For the Soft Pretzels:

  • 1 cup warm water (105–115°F)

  • 2 ¼ teaspoons (1 packet) yeast

  • 3 ½ cups all-purpose flour

  • 1 ½ teaspoons salt

  • 1 tablespoon granulated sugar

  • 6 tablespoons melted butter, divided

  • ½ cup baking soda

  • 1 egg (for egg wash)

  • ½ cup grated Parmesan cheese (for coating)

For the Hard Cider Cheese:

  • 1 ½ cups Gruyère cheese, shredded

  • 1 ½ cups caramelized onion cheddar, shredded

  • 1 cup Gouda cheese, shredded

  • ¼ cup flour

  • 1 cup hard cider (dry)

  • ¼ cup light cream

Directions:

  1. Make the Pretzel Dough:

    • Preheat your oven to 400°F.

    • Combine warm water and yeast in a small bowl and let sit for 5-7 minutes.

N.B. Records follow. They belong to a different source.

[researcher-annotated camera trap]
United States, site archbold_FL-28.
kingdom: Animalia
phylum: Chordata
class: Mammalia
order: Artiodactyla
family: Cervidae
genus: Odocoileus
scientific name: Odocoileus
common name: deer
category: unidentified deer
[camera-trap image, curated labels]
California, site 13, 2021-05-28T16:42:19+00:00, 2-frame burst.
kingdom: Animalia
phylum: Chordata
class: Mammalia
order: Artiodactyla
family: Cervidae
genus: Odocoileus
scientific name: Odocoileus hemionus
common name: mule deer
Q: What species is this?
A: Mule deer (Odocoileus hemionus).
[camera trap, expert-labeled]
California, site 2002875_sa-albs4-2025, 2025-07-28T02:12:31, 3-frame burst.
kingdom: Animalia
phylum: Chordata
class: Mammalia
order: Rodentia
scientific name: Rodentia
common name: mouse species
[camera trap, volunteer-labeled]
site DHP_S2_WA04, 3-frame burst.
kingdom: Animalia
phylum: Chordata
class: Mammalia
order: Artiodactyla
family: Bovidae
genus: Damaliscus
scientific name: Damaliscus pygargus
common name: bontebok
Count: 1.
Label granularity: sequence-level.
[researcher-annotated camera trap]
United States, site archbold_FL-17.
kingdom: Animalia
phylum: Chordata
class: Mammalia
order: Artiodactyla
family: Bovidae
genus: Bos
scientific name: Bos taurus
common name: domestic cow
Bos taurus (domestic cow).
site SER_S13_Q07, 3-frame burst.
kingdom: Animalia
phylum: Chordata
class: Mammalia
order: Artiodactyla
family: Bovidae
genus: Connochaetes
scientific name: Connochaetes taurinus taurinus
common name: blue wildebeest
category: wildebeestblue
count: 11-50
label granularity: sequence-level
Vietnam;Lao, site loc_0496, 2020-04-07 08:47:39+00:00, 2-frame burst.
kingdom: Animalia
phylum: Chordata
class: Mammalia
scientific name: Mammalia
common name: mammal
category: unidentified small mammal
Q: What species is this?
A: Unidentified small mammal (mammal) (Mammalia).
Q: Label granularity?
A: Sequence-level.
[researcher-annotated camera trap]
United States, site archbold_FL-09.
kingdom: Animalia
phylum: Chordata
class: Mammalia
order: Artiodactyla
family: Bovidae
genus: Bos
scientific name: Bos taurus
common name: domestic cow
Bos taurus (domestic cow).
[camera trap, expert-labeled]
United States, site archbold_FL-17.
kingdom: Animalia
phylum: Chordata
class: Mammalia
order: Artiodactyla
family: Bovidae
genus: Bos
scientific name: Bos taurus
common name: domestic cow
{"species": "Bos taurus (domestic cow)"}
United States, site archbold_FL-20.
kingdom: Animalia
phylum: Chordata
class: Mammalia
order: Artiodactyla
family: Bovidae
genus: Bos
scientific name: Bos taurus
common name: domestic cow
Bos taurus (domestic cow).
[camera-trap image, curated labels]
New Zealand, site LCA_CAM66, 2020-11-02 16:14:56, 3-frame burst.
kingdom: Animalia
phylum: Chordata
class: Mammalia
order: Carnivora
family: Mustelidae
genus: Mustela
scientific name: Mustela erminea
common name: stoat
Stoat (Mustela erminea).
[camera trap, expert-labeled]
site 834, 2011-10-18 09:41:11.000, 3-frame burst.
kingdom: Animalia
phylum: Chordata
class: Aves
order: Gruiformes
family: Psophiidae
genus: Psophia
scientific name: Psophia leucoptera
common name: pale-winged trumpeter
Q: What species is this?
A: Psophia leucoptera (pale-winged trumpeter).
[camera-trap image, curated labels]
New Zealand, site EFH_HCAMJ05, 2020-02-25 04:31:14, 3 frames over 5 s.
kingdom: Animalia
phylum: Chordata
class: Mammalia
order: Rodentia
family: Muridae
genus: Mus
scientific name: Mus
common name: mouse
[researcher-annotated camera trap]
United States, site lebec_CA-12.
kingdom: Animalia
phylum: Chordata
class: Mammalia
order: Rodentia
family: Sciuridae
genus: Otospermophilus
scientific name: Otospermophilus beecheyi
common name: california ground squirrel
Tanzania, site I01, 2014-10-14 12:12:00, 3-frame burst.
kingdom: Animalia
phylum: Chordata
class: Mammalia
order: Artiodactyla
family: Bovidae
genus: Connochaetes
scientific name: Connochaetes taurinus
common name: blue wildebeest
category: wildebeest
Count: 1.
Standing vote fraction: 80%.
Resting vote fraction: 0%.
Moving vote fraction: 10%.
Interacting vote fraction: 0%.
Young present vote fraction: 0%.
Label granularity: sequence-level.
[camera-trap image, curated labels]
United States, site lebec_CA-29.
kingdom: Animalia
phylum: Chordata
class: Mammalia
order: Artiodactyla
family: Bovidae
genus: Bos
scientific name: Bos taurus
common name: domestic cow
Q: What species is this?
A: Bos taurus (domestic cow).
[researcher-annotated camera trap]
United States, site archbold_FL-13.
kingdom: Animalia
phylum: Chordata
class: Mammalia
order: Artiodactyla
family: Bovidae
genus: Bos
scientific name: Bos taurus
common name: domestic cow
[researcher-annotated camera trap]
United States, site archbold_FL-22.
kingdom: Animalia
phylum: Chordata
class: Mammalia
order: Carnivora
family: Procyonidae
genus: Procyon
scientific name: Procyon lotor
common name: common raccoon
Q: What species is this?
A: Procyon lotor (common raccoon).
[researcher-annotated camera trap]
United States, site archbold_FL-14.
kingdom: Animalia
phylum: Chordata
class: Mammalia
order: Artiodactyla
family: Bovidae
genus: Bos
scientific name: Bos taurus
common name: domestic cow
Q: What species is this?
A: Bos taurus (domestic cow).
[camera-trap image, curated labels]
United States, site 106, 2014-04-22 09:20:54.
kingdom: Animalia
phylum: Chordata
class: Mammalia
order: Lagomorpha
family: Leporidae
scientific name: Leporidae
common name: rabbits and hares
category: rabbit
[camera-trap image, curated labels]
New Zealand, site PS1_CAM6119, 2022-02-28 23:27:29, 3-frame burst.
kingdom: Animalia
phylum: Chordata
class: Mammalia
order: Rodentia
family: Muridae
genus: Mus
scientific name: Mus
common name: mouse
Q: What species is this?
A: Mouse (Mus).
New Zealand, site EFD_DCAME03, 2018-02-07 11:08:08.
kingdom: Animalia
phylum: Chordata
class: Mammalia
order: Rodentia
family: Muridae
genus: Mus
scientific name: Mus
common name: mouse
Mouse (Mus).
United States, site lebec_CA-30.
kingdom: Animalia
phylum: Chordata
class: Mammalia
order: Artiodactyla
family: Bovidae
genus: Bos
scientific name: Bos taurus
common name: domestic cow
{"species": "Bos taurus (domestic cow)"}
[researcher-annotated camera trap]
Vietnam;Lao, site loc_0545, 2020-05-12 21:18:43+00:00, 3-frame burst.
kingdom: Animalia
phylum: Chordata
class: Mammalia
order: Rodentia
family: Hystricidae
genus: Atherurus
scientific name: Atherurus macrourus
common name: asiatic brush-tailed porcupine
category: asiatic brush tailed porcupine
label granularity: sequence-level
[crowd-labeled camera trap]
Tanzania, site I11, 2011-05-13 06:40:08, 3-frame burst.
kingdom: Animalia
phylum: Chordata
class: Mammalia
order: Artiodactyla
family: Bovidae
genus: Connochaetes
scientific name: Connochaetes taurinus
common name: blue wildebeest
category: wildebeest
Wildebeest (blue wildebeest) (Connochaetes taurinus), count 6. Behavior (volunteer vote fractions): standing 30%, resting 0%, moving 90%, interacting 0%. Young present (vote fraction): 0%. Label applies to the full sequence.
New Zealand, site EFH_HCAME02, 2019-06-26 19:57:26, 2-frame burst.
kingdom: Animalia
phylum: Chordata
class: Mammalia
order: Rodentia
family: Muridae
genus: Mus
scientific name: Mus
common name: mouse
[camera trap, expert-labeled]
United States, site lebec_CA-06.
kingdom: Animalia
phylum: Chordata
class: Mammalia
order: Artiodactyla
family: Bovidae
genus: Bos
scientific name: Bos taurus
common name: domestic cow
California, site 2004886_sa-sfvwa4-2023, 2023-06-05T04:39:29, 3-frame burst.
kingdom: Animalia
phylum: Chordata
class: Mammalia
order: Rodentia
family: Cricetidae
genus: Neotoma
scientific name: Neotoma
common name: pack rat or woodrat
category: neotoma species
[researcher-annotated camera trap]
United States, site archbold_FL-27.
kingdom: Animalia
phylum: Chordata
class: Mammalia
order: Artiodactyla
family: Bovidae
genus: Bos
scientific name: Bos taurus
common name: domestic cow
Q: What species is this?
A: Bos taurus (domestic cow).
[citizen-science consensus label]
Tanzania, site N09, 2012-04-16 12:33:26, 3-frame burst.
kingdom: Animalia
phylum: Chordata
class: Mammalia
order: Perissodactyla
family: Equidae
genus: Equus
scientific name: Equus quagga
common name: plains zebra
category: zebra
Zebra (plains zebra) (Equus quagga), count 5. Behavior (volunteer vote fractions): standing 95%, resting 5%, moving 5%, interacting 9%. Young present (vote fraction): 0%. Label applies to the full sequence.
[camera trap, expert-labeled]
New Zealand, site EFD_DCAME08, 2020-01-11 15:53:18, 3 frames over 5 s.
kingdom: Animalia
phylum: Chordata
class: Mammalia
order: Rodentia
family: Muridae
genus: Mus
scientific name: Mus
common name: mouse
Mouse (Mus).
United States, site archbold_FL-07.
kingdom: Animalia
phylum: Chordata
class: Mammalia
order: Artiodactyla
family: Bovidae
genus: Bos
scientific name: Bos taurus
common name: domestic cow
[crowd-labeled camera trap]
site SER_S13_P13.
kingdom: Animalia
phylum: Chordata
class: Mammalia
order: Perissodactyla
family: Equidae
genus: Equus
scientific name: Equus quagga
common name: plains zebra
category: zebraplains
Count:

    • In a stand mixer bowl, mix flour, yeast mixture, salt, sugar, and 1 tablespoon melted butter. Use the dough hook attachment to knead the dough on low, increasing to medium until it pulls away from the sides of the bowl (about 4-5 minutes).

    • Cover the dough and let it rise in a warm place for about 45 minutes or until doubled in size.

  2. Boil the Pretzels:

    • Bring 8 cups of water and baking soda to a boil.

    • Turn dough onto a floured surface and divide it into 4 pieces, then each piece into 2. Roll each piece into a 16-20 inch rope and shape into pretzels.

    • Boil each pretzel in the baking soda water for 30 seconds before placing them on a parchment-lined baking sheet.

    • Beat the egg with 1 tablespoon water, then brush the pretzels with the egg wash.

  3. Bake the Pretzels:

    • Bake for 10-12 minutes or until golden brown. Remove from the oven and let them cool slightly.

  4. Make the Hard Cider Cheese Sauce:

    • In a medium bowl, mix the shredded cheeses with ¼ cup flour.

    • Pour cider into a saucepan and bring to a simmer, then add cream and remove from heat. Gradually stir in the cheese mixture in batches until smooth. If needed, return to low heat to fully melt and smooth the sauce.

  5. Finish and Serve:

    • Brush each baked pretzel with the remaining melted butter and coat with grated Parmesan. Serve with the warm hard cider cheese sauce.

Nutritional Value (per pretzel):

  • Calories: 350–400 kcal

  • Total Fat: 18–22g

    • Saturated Fat: 8–10g

  • Cholesterol: 40–50mg

  • Sodium: 500–600mg

  • Total Carbohydrates: 40g

    • Sugars: 7g

  • Protein: 8–10g

  • Vitamin C: 0–1% DV

  • Calcium: 15–20% DV

  • Iron: 10% DV

  • Potassium: 150–200mg

These soft pretzels are perfect for any occasion and are best served warm with the delicious hard cider cheese dip!